PROVIDED TEXT –
The Ki67 expression level was measured using immunohistochemistry, as previously described (8). Immunohistochemical studies were performed on one representative block, using the avidin-biotin complex horseradish peroxidase (HRP) method. Briefly, the sections were fixed in formalin, embedded in paraffin, and treated with heat-induced epitope retrieval. Ki67 staining was applied by mouse anti-human monoclonal MIB-1 antibody (dilution: 1:100, cat no.: ZM-0165, Beijing Zhongshan Jinqiao Biotechnology Co., Ltd., Beijing, China) according to the manufacturer's guidelines. Blank control (MDA-MB231), negative control (Vector-MDA-MB231) and positive tests (HOTAIR-MDA-MB231) were run simultaneously. Bound secondary antibodies were visualized with diaminobenzidine (Beijing Zhongshan Jinqiao Biotechnology Co., Ltd., Beijing, China) and counterstained with Harris hematoxylin. Samples were examined by two independent pathologists who had no prior knowledge of the clinical data. The expression levels of Ki67 were graded based on the percentage of tumor cells stained by the antibody.

EXCERPTED DATA –
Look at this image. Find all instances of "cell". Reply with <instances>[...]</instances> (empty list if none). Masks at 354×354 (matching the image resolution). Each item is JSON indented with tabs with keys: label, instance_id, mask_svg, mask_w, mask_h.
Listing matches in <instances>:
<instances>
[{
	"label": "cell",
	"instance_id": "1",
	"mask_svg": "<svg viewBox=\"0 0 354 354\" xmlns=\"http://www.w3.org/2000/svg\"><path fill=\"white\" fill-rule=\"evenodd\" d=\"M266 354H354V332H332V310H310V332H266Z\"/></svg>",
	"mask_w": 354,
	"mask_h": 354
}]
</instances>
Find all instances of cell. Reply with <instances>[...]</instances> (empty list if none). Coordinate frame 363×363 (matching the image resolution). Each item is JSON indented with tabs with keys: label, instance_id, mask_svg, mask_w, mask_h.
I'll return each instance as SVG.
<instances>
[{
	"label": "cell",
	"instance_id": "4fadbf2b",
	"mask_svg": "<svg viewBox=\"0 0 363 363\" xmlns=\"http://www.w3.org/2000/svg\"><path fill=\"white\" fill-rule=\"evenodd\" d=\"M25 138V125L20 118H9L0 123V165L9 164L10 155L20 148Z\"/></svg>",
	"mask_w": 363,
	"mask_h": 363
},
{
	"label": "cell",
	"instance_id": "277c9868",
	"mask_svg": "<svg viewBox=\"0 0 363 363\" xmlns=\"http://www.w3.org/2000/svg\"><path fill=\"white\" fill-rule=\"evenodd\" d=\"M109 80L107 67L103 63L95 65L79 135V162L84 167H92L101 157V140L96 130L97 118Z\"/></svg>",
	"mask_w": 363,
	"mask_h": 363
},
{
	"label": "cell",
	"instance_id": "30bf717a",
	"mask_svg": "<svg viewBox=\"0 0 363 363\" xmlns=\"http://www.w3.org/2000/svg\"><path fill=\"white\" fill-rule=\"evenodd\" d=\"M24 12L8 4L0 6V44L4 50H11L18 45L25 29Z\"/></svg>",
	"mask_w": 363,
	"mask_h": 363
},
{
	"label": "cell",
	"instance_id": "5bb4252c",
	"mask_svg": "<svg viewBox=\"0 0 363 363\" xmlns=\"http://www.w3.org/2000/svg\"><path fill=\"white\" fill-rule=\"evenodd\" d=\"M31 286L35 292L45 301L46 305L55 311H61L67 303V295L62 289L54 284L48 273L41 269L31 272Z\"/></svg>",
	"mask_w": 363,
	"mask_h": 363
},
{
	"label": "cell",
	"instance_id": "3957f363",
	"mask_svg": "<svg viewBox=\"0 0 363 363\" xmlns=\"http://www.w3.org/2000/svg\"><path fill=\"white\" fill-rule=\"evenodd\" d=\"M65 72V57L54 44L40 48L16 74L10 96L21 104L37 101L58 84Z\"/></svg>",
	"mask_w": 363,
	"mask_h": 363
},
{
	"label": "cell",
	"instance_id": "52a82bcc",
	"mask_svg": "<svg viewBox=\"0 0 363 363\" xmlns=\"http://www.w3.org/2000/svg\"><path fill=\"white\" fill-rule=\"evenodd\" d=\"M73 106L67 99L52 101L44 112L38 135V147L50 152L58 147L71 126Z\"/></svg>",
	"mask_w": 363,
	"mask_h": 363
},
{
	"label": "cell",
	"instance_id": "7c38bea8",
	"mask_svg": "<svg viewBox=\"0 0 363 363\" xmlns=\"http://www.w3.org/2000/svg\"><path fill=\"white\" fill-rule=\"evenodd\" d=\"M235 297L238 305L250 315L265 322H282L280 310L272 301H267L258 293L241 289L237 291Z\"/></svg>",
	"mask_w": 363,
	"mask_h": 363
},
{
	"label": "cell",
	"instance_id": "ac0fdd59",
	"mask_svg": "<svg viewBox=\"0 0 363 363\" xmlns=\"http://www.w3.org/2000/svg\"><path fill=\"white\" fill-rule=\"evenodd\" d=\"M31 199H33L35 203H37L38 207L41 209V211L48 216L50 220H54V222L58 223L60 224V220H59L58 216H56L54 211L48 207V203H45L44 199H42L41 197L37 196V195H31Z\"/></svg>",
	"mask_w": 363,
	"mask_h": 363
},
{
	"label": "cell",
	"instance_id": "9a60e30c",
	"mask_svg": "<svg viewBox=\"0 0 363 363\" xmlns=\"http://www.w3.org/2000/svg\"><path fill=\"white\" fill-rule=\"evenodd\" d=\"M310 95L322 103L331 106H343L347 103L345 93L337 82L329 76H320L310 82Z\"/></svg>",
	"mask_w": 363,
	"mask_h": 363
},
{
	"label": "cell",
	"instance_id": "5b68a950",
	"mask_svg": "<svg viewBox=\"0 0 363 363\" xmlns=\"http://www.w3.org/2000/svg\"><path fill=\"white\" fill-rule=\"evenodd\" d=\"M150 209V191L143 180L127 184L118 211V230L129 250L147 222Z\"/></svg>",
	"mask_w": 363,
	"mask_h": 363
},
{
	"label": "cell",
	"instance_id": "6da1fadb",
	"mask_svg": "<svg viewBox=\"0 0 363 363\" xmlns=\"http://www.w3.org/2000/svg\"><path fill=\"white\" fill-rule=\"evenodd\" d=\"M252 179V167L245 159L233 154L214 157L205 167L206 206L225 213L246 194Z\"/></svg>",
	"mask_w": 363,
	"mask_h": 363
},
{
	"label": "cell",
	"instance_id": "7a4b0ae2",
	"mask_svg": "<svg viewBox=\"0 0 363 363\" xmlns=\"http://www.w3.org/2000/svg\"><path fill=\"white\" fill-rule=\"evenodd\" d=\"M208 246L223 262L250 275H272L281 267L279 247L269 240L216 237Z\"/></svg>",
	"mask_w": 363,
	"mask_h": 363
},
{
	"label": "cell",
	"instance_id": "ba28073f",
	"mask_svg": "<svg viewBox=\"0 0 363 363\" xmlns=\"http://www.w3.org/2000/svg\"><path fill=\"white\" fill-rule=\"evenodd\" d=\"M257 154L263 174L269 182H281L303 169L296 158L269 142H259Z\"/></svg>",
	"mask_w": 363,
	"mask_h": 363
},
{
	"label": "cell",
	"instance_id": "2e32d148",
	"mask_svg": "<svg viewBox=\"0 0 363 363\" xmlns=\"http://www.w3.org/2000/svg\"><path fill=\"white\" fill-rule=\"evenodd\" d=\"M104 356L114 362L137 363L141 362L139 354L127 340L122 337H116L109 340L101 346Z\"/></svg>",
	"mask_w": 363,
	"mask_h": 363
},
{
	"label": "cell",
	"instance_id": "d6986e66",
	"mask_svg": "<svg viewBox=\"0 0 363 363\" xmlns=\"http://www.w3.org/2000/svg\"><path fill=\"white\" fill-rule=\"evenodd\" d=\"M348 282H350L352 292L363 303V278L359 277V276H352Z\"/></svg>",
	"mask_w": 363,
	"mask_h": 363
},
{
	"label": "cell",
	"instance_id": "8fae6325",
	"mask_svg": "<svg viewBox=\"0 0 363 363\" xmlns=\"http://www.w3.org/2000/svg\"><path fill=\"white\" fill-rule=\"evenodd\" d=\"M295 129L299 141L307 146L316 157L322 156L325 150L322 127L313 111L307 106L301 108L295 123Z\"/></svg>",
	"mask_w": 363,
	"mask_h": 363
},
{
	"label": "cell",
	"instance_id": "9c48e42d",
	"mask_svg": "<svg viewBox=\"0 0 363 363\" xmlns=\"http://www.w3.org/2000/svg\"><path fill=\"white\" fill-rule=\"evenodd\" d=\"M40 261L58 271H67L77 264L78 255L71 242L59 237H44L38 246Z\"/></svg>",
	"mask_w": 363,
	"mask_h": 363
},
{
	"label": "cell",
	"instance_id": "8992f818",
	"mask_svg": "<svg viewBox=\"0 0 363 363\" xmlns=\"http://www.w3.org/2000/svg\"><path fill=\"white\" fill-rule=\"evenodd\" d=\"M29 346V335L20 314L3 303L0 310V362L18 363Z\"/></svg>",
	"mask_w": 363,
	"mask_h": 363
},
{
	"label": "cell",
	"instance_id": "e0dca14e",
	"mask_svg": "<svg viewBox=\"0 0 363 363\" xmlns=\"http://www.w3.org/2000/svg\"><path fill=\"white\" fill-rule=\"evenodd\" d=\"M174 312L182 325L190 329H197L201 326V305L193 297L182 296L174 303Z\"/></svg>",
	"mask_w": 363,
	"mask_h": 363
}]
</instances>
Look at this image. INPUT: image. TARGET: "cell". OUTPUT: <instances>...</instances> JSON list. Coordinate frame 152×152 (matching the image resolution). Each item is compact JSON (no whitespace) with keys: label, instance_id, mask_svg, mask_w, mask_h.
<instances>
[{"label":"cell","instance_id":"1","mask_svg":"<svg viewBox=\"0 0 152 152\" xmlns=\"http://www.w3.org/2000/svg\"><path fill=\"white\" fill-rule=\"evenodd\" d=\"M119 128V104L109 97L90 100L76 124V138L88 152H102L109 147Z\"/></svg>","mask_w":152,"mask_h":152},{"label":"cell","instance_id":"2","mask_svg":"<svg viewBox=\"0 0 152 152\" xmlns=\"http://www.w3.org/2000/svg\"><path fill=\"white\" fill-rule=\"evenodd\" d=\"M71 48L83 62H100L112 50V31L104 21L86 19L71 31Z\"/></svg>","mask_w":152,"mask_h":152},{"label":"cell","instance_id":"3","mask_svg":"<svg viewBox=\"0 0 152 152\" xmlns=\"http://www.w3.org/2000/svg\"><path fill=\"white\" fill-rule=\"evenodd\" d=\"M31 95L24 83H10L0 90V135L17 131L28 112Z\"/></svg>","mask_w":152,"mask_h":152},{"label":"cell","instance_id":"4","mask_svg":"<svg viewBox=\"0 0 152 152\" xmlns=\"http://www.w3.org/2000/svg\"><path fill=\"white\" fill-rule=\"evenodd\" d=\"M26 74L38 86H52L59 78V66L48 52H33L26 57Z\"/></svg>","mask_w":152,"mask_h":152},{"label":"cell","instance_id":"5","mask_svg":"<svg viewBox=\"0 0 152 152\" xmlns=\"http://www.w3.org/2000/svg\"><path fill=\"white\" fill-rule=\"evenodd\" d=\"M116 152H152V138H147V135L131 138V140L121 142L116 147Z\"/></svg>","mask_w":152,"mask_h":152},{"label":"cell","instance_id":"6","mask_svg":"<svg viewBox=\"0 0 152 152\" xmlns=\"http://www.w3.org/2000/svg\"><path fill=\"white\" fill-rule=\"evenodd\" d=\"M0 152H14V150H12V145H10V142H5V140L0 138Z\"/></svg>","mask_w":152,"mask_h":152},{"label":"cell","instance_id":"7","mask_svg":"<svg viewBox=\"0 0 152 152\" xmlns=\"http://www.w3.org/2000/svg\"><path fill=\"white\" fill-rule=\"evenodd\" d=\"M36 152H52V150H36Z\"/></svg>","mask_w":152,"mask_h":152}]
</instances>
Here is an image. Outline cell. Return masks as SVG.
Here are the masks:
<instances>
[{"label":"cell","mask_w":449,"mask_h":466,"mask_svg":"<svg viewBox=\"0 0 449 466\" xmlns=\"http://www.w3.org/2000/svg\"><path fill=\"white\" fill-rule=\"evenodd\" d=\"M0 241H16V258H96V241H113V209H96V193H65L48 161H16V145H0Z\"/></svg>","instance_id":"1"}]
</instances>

TASKS –
1. In the Ki67 staining passage, what dilution was used for the MIB-1 antibody?
2. Translate this sentence from the Ki67 staining passage into Spanish: "Samples were examined by two independent pathologists who had no prior knowledge of the clinical data."
3. Write a continuation of the Ki67 staining passage, starting after its final sentence.
The rows come from a different source than the Ki67 staining passage.

TASK-BY-TASK RESULTS –
1. 1:100

2. Las muestras fueron examinadas por dos patólogos independientes que no tenían conocimiento previo de los datos clínicos.

3.
Western blot analysis

Cells were treated with 10 µmol/l PI3K inhibitor (LY294002) for 6 h (9,10). The cells were lysed in RIPA buffer supplemented with protease and phosphatase inhibitors (Keygen, Nanjing, China). Quantity of protein in the lysates was measured using a BCA kit (Beyotime Institute of Biotechnology, Haimen, China) and equal amounts of proteins were separated by SDS-PAGE and transferred to PVDF membranes (Millipore, Alsace, France). The membranes were blocked with 5% skim milk, incubated with primary antibodies against HOXD10 (dilution: 1:5,000, cat no. AB76897; Abcam, Cambridge, MA, USA), p-AKT (dilution: 1:300, cat no. KG11054) and p-BAD (dilution: 1:300, cat no. KG11068) (both from Nanjing Keygen) at 4°C overnight, and HRP-conjugated secondary antibodies (Bioworld Technology, Inc., St. Louis Park, MN, USA) for 1 h at 25°C. Immunoblotted proteins were visualized by ECL reagents and the signals were detected by ChemiDoc™ XRS imaging system (Quantity One Quantitation software, Bio-Rad Laboratories, Inc., Hercules, CA, USA).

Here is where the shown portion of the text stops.